What would settle it
Exhibit a non-unitary contraction T on some Hilbert space whose spectrum lies in a fixed closed set E of measure zero on the circle, yet ||T^{-n}|| grows no faster than the sequence u_n constructed for that E.
read the original abstract
We establish the following result, confirming a conjecture of Jean Esterle. For each closed subset $E$ of the unit circle of Lebesgue measure zero, there exists a positive sequence $u_n\to\infty$ with the following property: if $T$ is a contraction on a Hilbert space such that $\sigma(T)\subset E$ and $\|T^{-n}\|=O(u_n)$ as $n\to\infty$, then $T$ is a unitary operator. A key tool used in the proof is a result generalizing the well-known fact that closed subsets $E$ of the real axis of Lebesgue measure zero are removable for bounded holomorphic functions. We show that such sets remain removable even for certain unbounded holomorphic functions of moderate growth near $E$, where the notion of `moderate' depends on $E$.
Editorial analysis
A structured set of objections, weighed in public.
Referee Report
Summary. The manuscript proves Esterle's conjecture in operator theory: for every closed subset E of the unit circle with Lebesgue measure zero, there exists a sequence u_n → ∞ such that any contraction T on a Hilbert space satisfying σ(T) ⊂ E and ||T^{-n}|| = O(u_n) as n → ∞ must be unitary. The argument proceeds by constructing a holomorphic function via functional calculus or resolvent estimates off the unit circle, then applying a generalized removable-singularity theorem showing that closed measure-zero sets on the circle remain removable for holomorphic functions of E-dependent moderate growth.
Significance. If correct, the result resolves a longstanding conjecture and clarifies the relationship between spectral thinness, growth of negative powers, and unitarity for Hilbert-space contractions. The generalized removable-singularity statement for moderate-growth functions is of independent interest in complex analysis and extends classical results for bounded holomorphic functions. The proof relies on standard tools (functional calculus, spectral theory) without ad-hoc parameters or fitted constants, and the existence of u_n is asserted constructively via the analytic lemma.
major comments (1)
- §3, Theorem 3.1 (analytic lemma): the moderate-growth threshold is defined in terms of an E-dependent integral or capacity condition. The subsequent application in §4 must verify that the specific growth induced by ||T^{-n}|| = O(u_n) is strictly weaker than or equal to this threshold; the current sketch leaves the comparison of constants implicit rather than explicit.
minor comments (3)
- §1: the historical remarks on Esterle's original formulation could include a precise citation to the conjecture statement for easier cross-reference.

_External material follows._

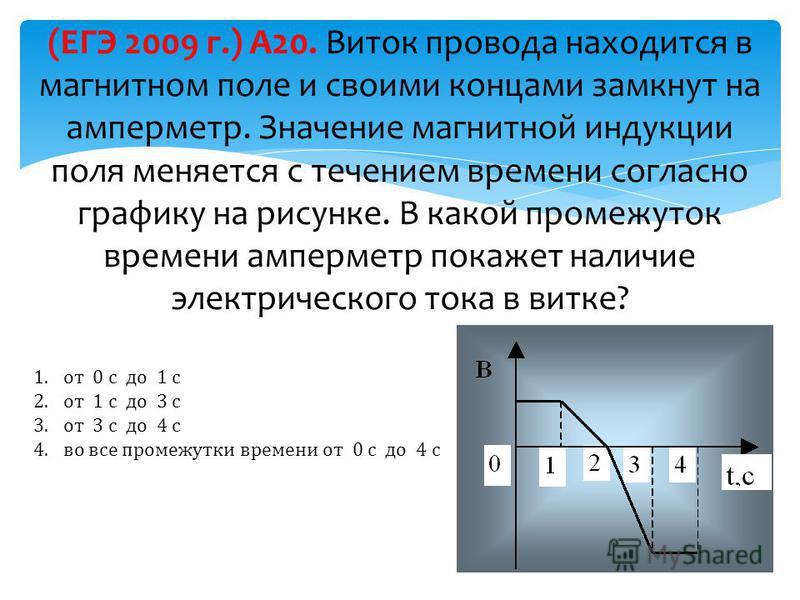 (ЕГЭ 2009 г.) А20. Виток провода находится в магнитном поле и своими концами замкнут на амперметр. Значение магнитной индукции поля меняется с течением времени согласно графику на рисунке. В какой промежуток времени амперметр покажет наличие электрич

- Notation: the symbol for the moderate-growth class (e.g., M_E) is introduced without an explicit definition box; adding one would improve readability.
- §4, proof of main theorem: the passage from the extended holomorphic function to the conclusion that T is unitary could be expanded by one sentence recalling the relevant spectral-radius or functional-calculus fact.
Simulated Author's Rebuttal
We thank the referee for the careful reading and the recommendation of minor revision. The positive evaluation of the result and its significance is appreciated. We respond to the single major comment below, agreeing that the comparison requires explicit verification, and we will revise the manuscript to address this.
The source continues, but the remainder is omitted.